EU’s Jean Claude-Juncker says it would be good if he was British PM, prompting angry reaction
Juncker said at a European Council summit on Friday: “I am not a British prime minister, it would be good for Britain if I was.” He was replying to reporters who asked him what he thought the outcome of Theresa May’s Brexit discussions with her divided cabinet would be. The response on Twitter was predictable.
Tory MP Nigel Evans: 'I wouldn't put Juncker in charge of my wine rack'— James Tapsfield (@JamesTapsfield) February 23, 2018
His definition of "good" being suicide of course.— Winston #FBPE - Brexit! (@airstripone84) February 23, 2018
I’d prefer trump— mandyrj (@amanda_mandyrj) February 23, 2018
I couldn’t think of anything worst.— Marlon Fullick 🇬🇧 (@FullickMarlon) February 23, 2018
Yes, 'Heil Juncker' and all that...— Michael Wilson (@mikeyraywilson) February 23, 2018
It follows reports of Juncker smirking during an EU Commission press conference on Thursday when he claimed that he would “never interfere” in UK party politics. He said he “fully trusts” that May is capable of bridging differences within her Conservative Party.

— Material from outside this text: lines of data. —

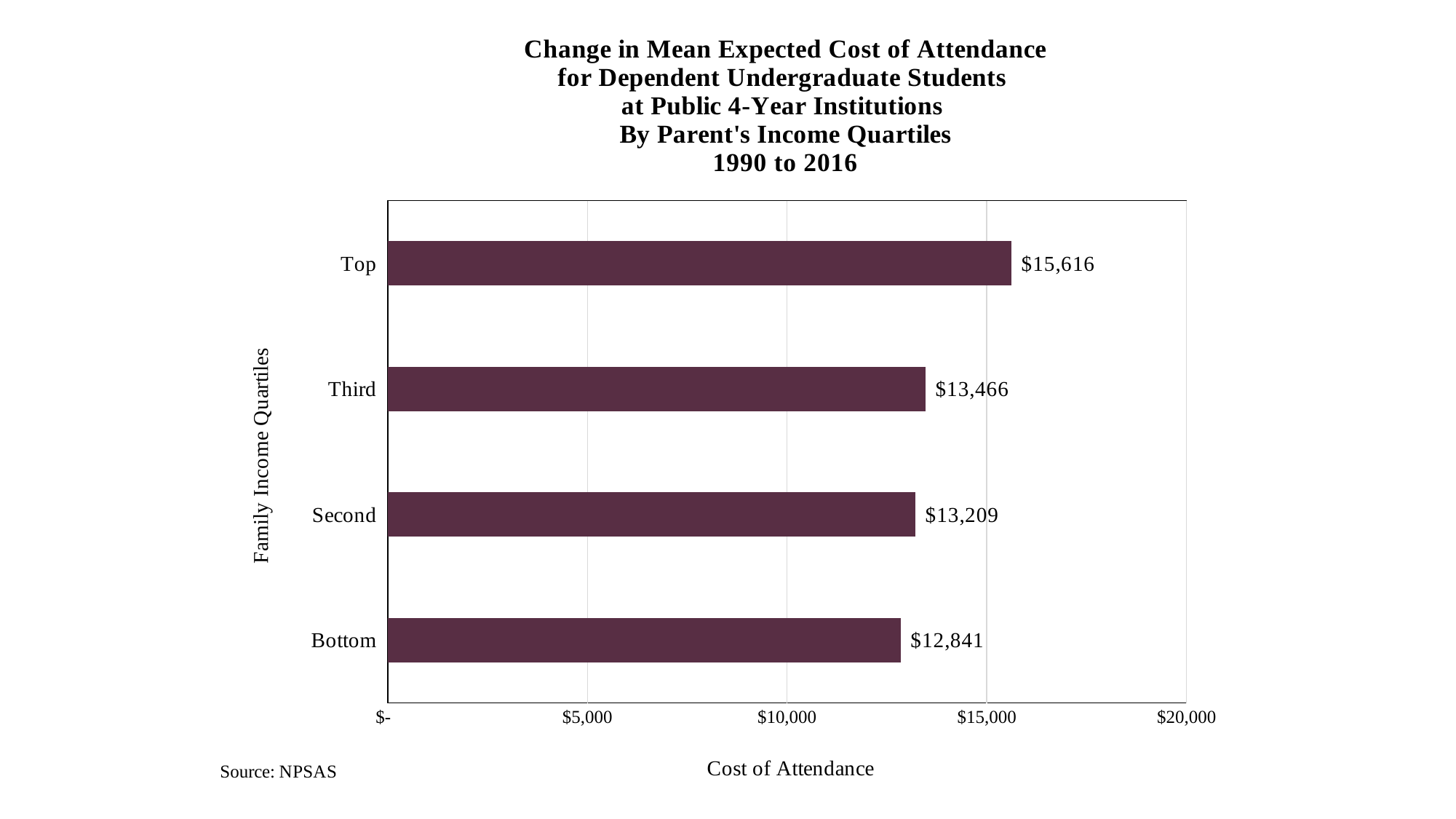
What is the value for the Top income quartile? $15,616 What is the difference between the values for the Top and Bottom quartiles? $2,775 Which income quartile has the highest change in mean expected cost of attendance? Top Which is larger, the value for the Third quartile or the Second quartile? Third Which income quartile has the lowest change in mean expected cost of attendance? Bottom What kind of chart is shown on the slide? Bar chart What is the source cited for the chart? NPSAS What is the difference between the values for the Third and Second quartiles? $257 Is the value for the Top quartile greater or less than $15,000? greater How many income quartiles are shown in the chart? 4 What is the value for the Bottom income quartile? $12,841 What is the value for the Second income quartile? $13,209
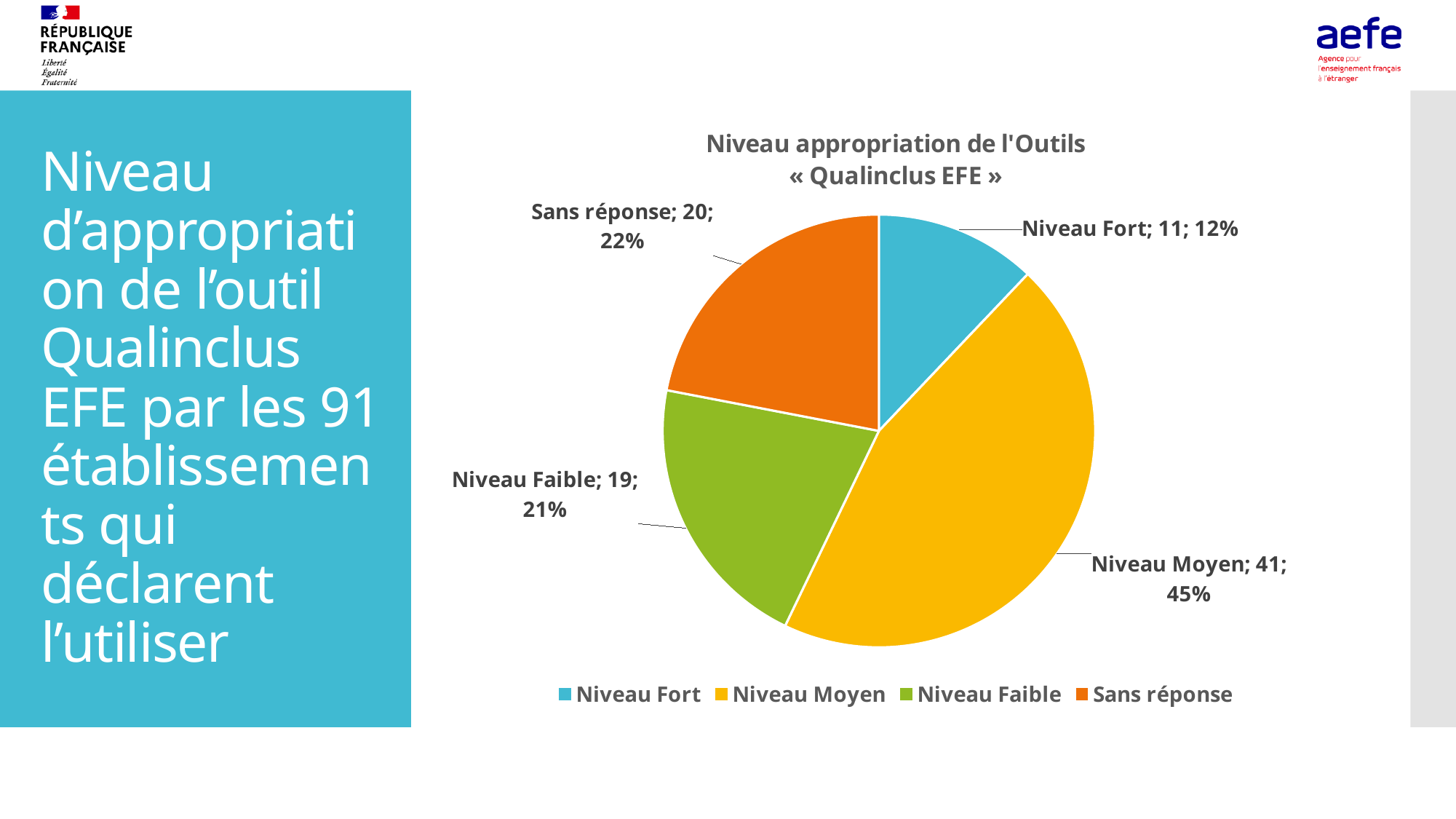
What percentage share does Niveau Fort have? 12% Which is larger, the count for Sans réponse or the count for Niveau Fort? Sans réponse What is the title of the chart? Niveau appropriation de l'Outils « Qualinclus EFE » What kind of chart is shown on the slide? pie chart Which category has the largest slice? Niveau Moyen What is the count for Niveau Moyen? 41 What percentage share does Niveau Faible have? 21% What is the count for Sans réponse? 20 How many slices does the pie chart have? 4 Which category has the smallest slice? Niveau Fort How many entries does the legend list? 4 What is the difference in count between Niveau Moyen and Niveau Faible? 22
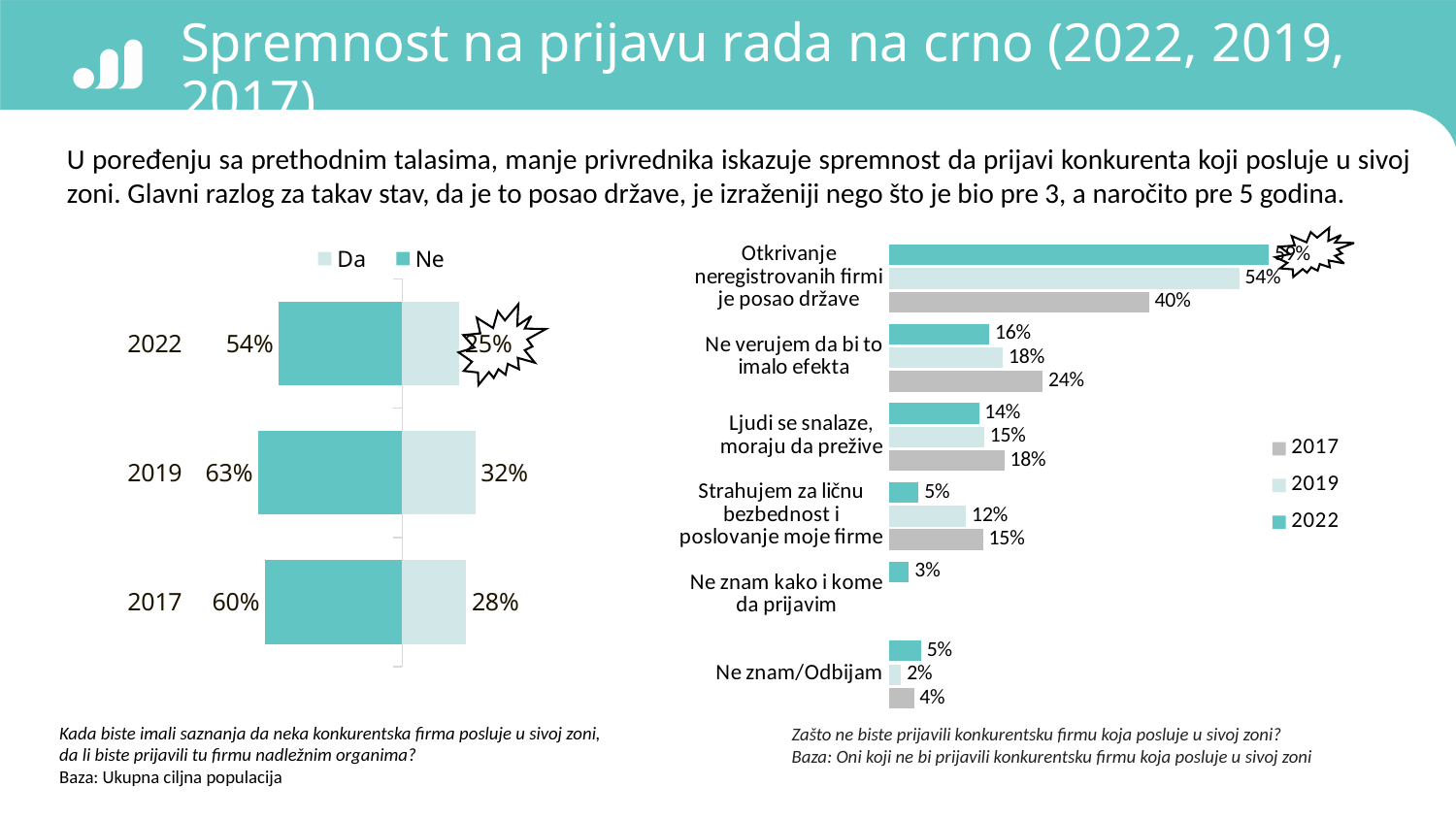
On the left chart, what is the 'Ne' value for 2022? 54% On the right chart, which is larger for 'Ljudi se snalaze, moraju da prežive': the 2017 value or the 2022 value? 2017 What type of chart is the right chart? Bar chart On the right chart, how many series does the legend list? 3 On the left chart, what is the 'Da' value for 2017? 28% On the right chart, what is the difference between the 2017 and 2022 values for 'Ne verujem da bi to imalo efekta'? 8% On the right chart, what is the 2019 value for 'Strahujem za ličnu bezbednost i poslovanje moje firme'? 12% On the right chart, what is the 2022 value for 'Ne verujem da bi to imalo efekta'? 16% On the left chart, what is the 'Ne' value for 2019? 63% On the right chart, what is the 2017 value for 'Otkrivanje neregistrovanih firmi je posao države'? 40% On the left chart, what is the difference between the 'Ne' values for 2019 and 2017? 3% On the left chart, how many series does the legend list? 2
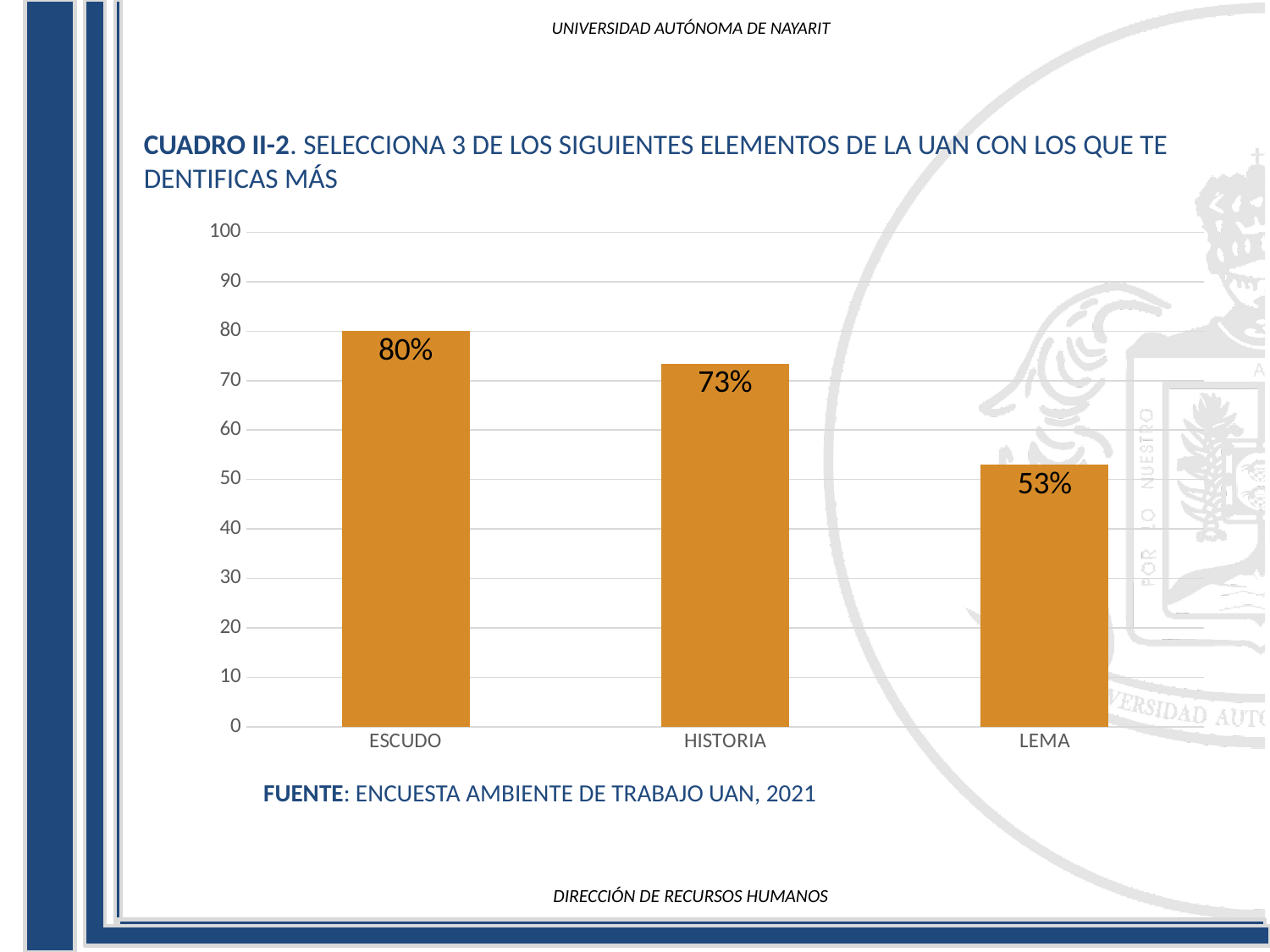
How many categories are shown in the chart? 3 What is the value for ESCUDO? 80% What is the difference between the values for HISTORIA and LEMA? 20% What is the value for LEMA? 53% Which category has the lowest value? LEMA What is the difference between the values for ESCUDO and LEMA? 27% What kind of chart is shown on the slide? bar chart Which category has the highest value? ESCUDO Is the value for LEMA greater or less than 60? less What is the value for HISTORIA? 73% Do the values rise or fall from ESCUDO to LEMA along the x axis? fall Which is larger, the value for HISTORIA or the value for LEMA? HISTORIA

He made the comments on the back of 62 Tory ministers sending May a “ransom” letter, in which they demanded that she seek a hard Brexit approach, and outlined exactly how she could achieve that. Juncker said: "I have full trust in the British prime minister, and I will never interfere in a party controversial matters."
The Luxemburg-born diplomat is the very same man who allegedly called May “deluded” over Brexit after he met the PM during a dinner at Downing Street in April last year. It was also reported that following the meal, in which May expressed her view on how the UK would drop out of the bloc, Juncker called German Chancellor Angela Merkel to tell her the so-called ‘Iron Lady’ is “living in another galaxy.”
And just a few months later, in October, another leaked account of a dinner between the two in Brussels claimed Juncker said May had pleaded for help to save her political life. The German Frankfurter Allgemeine newspaper claimed he described her as appearing “anxious,” “tormented,” “despondent and discouraged.” The EU chief, however, denied making any such remarks.